SET OF TASKS:
a – Check each statement against the ADGA registration thread below. For each, answer yes or no and quote the words of the thread that decide it. (i) A membership name may be no longer than 48 letters and spaces. (ii) The membership application and the herd name application are the same form. (iii) The herd tattoo goes in the left ear.
b – Extend the forum thread on ADGA registration below, picking up where it ends.

# ADGA Registration---Help!



## Dreamchaser (Oct 30, 2008)

New to registering... completely lost!
Member/Owner Name 
(Membership name cannot exceed 48 letters & spaces).

Okay, does my herd name go here? I.E. jacobs ladder critters...Whatever...?

Your membership name is the name under which your animals will be owned, e.g., Tom Smith, Tom & Sally Smith, The Tom Smith Family, Smith Corporation.

Choices for Registered Tattoo:
1. 
2. 
3. 
4. 
(Tattoo can be 2, 3, or 4 letters and/or numbers. For use in right ear, right tail web, or center tail web. Dependent on availability.)

Ummm, what would I want to use??

List Specific Breeds You Own
Purebred - 
American - 
Grade -

Sound easy, but I have only one Alpine goat , and I need to register NOA. I plan to buy an American Alpine goat, so do I go ahead and put american on there?

Thanks,

Dayna


----------



## Sweet Gum Minis (Oct 6, 2007)

Member would be your name.

Herdname would be "Jacob's Ladder Critters" Make sure that if you plan to name your kids with an appostrophy to use it in the name. IE Jacob's Ladder Critter's Memphis. Make sure you put Jacob's Ladder Critter's.

Tattoo is up to you. You could just use JLC.

My herdname is SGM and my tattoo is SGM1. Some people use their initials. Others who knows. Some are random.

Breed doesn't restrict you should you later have other breeds. They're just asking so when they list you in the members book they can mark what breeds you breed.


----------



## StaceyRosado (Oct 5, 2007)

Jacob's Ladder Critters is 23 letters and spaces! Leaving you only 7 characters/spaces left for a name.

Personally I would have your herd name as Jacob's Ladder and skip the critters part. This way you can have more versatility with the naming of your kids. 

You can still have your website and other paraphernalia say Jacob's Ladder Critters and advertise that way but the actual herd name would be shortened. But its up to you


----------



## Dreamchaser (Oct 30, 2008)

Whoa whoa whoa...Slow down. First of all, jacobs ladder is just an example. I am not going as that name. But the herd name I have chosen has an "s" at the end. I'm not telling anyone what it is, because last time I said something, it almost ended up a suggestion for someone else's herd name. So, I'm a bit protective now. Sorry. 

I am confused at the website, because it does not have a place for a herd name, just member name... Here look at the page I am looking at: https://secure.cnchost.com/adga.org/mbrapp.htm to clear up confusion for what I am asking.

And actually, I think the correct grammer for what I am going as would have s, then an apostophy, so it would be s' instead of apostrophy s. I dunno... This is nuts... 
eek!


----------



## StaceyRosado (Oct 5, 2007)

Well the application for membership is different from application for herd name 

You need to be a member before you can get a herdname -- well thats how it is with AGS anyway


----------



## sparks879 (Oct 17, 2007)

Yup the application for membership (which is the one you're describing) and herdname are two totally different forms.
beth


----------



## Dreamchaser (Oct 30, 2008)

Oh okay. That helps... :doh: 

What about the tattoo? Does that go on one ear, and then the other gets the year code or something, or???


----------



## Dover Farms (Oct 16, 2007)

Yes your herd tattoo will go in the right ear and the left ear gets a letter and the number of the kid.


----------



## Dreamchaser (Oct 30, 2008)

GIVEN INFORMATION:
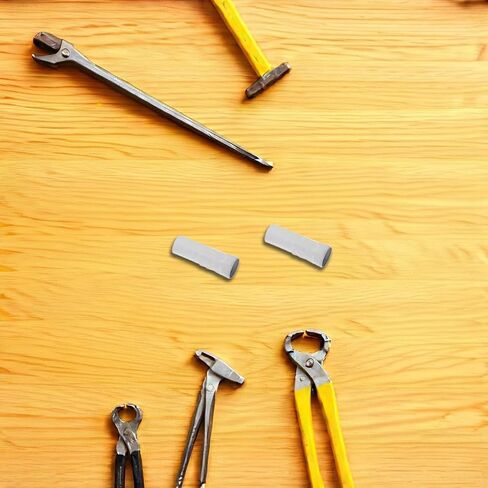 10pcs مقبس شمعة الثريا: الأكمام المقبس الشمعة E14 عتيقة للمصابيح المعلقة 8x2.5x2.5 سم - أنابيب بالتنقيط لتركيب الثريا in Kuwait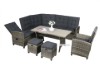 Picture of [FLOOR MODEL CLEARANCE] MARBELLA Corner Outdoor Dining Set with Reclining Seat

SOLVED PROBLEMS:
a –
(i) Yes: "(Membership name cannot exceed 48 letters & spaces)."
(ii) No: "the application for membership (which is the one you're describing) and herdname are two totally different forms."
(iii) No: "Yes your herd tattoo will go in the right ear and the left ear gets a letter and the number of the kid."

b –
Oh, okay great. Got that picked out too. Tee-hee I'm exited!


----------



## Sweet Gum Minis (Oct 6, 2007)

Once you join the registry and fill out your member name (ie your name), your choice of tattoo and breeds then you'll be able to do the herdname.

Here's the herdname online...
https://secure.cnchost.com/adga.org/Reg ... rdName.htm

Here is the mail in one...
http://adga.org/herdname.pdf

When you join the registry they assign a number to you as well as a tattoo (that is if you don't choose your tattoo). For kids born on your farm. Your not "required" to have a herdname to breed goats. However, everyone who doesn't have one has to use 'The' for the beginning of the goats name and you can't take credit for being the breeder. So its assumed and expected more or less to have your own herdname and use it for your goats.

Stacey is right. Length of herdname is important. Long names leave little space for kid names. If you only want to use one word names then it wouldn't be as big a deal, however if you like phrases or more than one word in a name then it would be a problem. My herdname being so short leaves loads of room for kid names.

Here's the membership application online...
https://secure.cnchost.com/adga.org/mbrapp.htm

I don't know why but I can never find the printable ADGA membership application.


----------



## Dreamchaser (Oct 30, 2008)

My herd name is pretty short. 14 charactars including spaces. So, I think I am ok.

A second note...Yikes! They get you coming and going. $15 to register the herd name? It's only one time as long as you keep your membership current though I think, so that is good.


----------



## liz (Oct 5, 2007)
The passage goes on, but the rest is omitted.